Consigne: Reprends l'article sur l'œuf qui ne tue pas le poussin juste après sa dernière phrase et poursuis-le dans le même registre.

Extrait du texte:
====

ACTUALITÉ
Bien-être animal

Une technique pour éviter le broyage des poussins mâles

Après l’œuf qui ne tue pas la poule, la marque française Poulehouse annonce le lancement d’une gamme d’œufs qui ne tue pas le poussin. Grâce à une technique de sexage dans l’œuf développée par une entreprise allemande, il est désormais possible d’éviter le broyage des poussins mâles dans la filière de l’élevage de poules pondeuses. 

Si on ne fait pas d’omelette sans casser des œufs, on peut désormais faire des œufs sans broyer des poussins ! Grâce à un système de prédiction du sexe du poussin avant éclosion développé par son partenaire allemand Seleggt, la société Poulehouse entend mettre un terme à la pratique cruelle, mais généralisée dans la filière œuf, consistant à éliminer les poussins mâles à la naissance afin de ne garder que les femelles destinées à devenir des poules pondeuses. 

La marque n’en est pas à son coup d’essai. En septembre 2019 elle lançait L’œuf qui ne tue pas la poule qui connaît depuis un beau succès malgré son prix très élevé de 6 € la boîte de six. Depuis, 2 millions de ces œufs issus de poules qui ne sont pas envoyées à l’abattoir sitôt leur cycle de ponte en déclin se sont écoulés. Et leur distribution s’est rapidement étendue du seul réseau Biocoop à d’autres chaînes de magasins, notamment Monoprix, Franprix, Naturalia et Carrefour. 12 000 poules ont ainsi échappé à une fin précoce pour continuer leur vie de pondeuse à la ferme jusqu’à ce que mort, naturelle, s’ensuive.

====

Extrait des données:
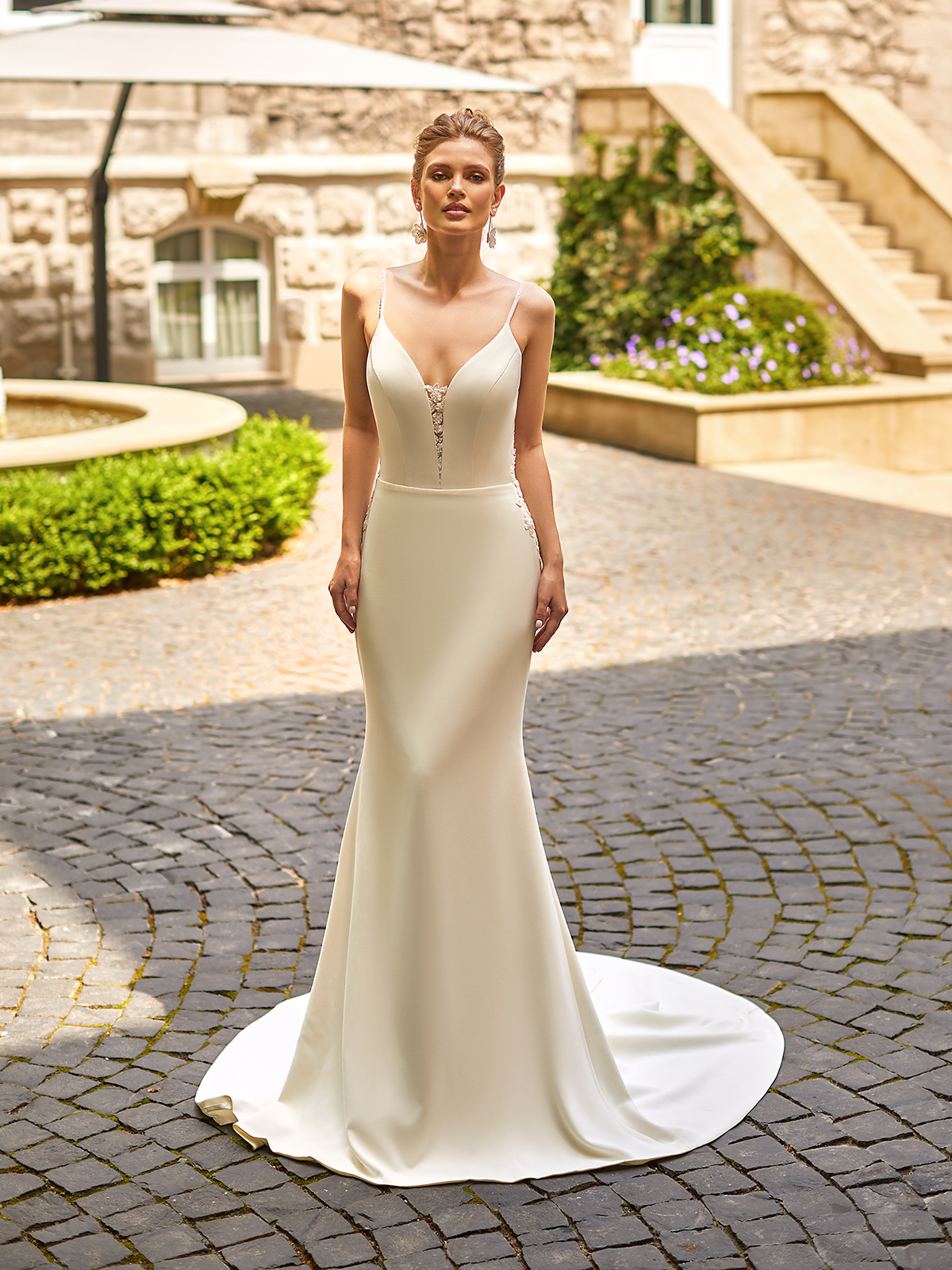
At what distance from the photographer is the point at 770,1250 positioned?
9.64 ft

====

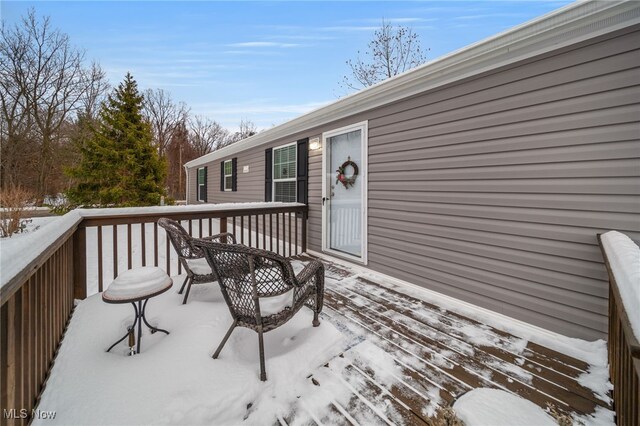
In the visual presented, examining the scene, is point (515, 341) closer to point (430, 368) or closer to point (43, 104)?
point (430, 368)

====

Réponse attendue:
Le tri des poussins mâles s’effectue avant éclosion

Aujourd’hui, la marque qui ambitionne de créer une nouvelle catégorie d’œufs sans abattage s’empare donc d’une autre problématique : l’élimination des poussins mâles. Car dans les couvoirs où l’on fait naître les futures poules pondeuses, les poussins mâles – qu’ils proviennent d’élevages bio (0), plein air (1), au sol (2) ou intensif (3) – sont tous abattus à l’âge d’un jour, par gazage ou broyage, n’étant pas taillés pour devenir des poulets de chair.

Pour lutter contre cette pratique cruelle, des dizaines de projets de recherche dans le monde (dont un français, voir encadré) se penchent depuis quelques années sur une solution : le sexage in ovo. Une technique qui permet de détruire ou utiliser à d’autres fins les œufs mâles avant l’éclosion des poussins.

Une seule société a d’ores et déjà abouti au stade de la production : l’entreprise allemande Seleggt qui, dans son couvoir en Hollande, fait naître chaque semaine 40 000 poussins, tous femelles ou presque. « La méthode consiste, au 9e jour d’incubation sur 21, à percer à l’aide d’un laser un trou de 0,3 millimètres dans la coquille pour prélever une infime quantité de liquide allantoïdien [liquide extra-embryonnaire, ndlr] sans conséquence négative pour l’œuf à couver. La goutte prélevée est alors mise en présence de réactif breveté et l’on sait en quelques heures si l’œuf à couver est mâle ou femelle avec une fiabilité d’environ 98 % », explique Fabien Sauleman, fondateur de Poulehouse.

La méthode développée par Seleggt permet de connaître le sexe de l’embryon avant éclosion.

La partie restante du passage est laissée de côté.